**TASK GOAL**
Look through the records and copy each line that has "Wales" in it.

**DATA FOR THIS TASK**

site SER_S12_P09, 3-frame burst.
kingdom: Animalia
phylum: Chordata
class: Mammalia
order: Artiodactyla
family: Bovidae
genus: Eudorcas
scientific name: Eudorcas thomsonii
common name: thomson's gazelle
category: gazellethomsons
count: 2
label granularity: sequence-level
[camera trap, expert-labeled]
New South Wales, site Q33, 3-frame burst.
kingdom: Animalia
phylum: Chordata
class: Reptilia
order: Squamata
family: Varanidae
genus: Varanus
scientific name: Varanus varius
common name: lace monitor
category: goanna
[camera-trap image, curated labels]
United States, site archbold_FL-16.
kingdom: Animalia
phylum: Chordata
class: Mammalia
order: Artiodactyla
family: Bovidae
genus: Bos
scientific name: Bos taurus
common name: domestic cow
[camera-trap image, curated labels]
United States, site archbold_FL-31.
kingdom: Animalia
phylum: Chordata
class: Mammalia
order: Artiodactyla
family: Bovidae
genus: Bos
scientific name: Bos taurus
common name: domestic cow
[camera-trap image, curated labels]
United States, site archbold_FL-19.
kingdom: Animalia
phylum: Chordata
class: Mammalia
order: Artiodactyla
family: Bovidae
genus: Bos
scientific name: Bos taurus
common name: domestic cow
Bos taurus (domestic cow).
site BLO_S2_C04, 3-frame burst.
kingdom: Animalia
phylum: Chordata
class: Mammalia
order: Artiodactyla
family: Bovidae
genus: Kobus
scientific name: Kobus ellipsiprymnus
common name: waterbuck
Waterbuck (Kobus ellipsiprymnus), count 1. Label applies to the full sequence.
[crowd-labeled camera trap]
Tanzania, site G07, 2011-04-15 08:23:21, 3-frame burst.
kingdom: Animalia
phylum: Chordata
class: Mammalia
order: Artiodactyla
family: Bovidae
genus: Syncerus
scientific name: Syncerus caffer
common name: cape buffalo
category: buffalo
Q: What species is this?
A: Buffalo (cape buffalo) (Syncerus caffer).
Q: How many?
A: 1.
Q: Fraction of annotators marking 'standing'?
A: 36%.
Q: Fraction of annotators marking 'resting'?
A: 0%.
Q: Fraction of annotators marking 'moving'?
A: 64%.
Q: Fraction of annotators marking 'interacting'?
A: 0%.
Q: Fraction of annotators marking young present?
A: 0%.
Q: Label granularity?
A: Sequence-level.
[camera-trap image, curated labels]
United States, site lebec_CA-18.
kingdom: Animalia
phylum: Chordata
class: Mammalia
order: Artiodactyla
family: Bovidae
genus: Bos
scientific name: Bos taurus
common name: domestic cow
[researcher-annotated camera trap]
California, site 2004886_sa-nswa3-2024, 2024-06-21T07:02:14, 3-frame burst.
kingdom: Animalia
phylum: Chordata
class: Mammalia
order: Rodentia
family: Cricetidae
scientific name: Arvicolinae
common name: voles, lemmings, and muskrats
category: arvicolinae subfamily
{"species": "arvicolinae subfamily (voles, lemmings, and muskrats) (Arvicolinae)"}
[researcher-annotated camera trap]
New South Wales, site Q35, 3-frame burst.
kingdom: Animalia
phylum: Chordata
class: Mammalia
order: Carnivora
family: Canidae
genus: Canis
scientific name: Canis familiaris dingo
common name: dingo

**EXPECTED ANSWER**
New South Wales, site Q33, 3-frame burst.
New South Wales, site Q35, 3-frame burst.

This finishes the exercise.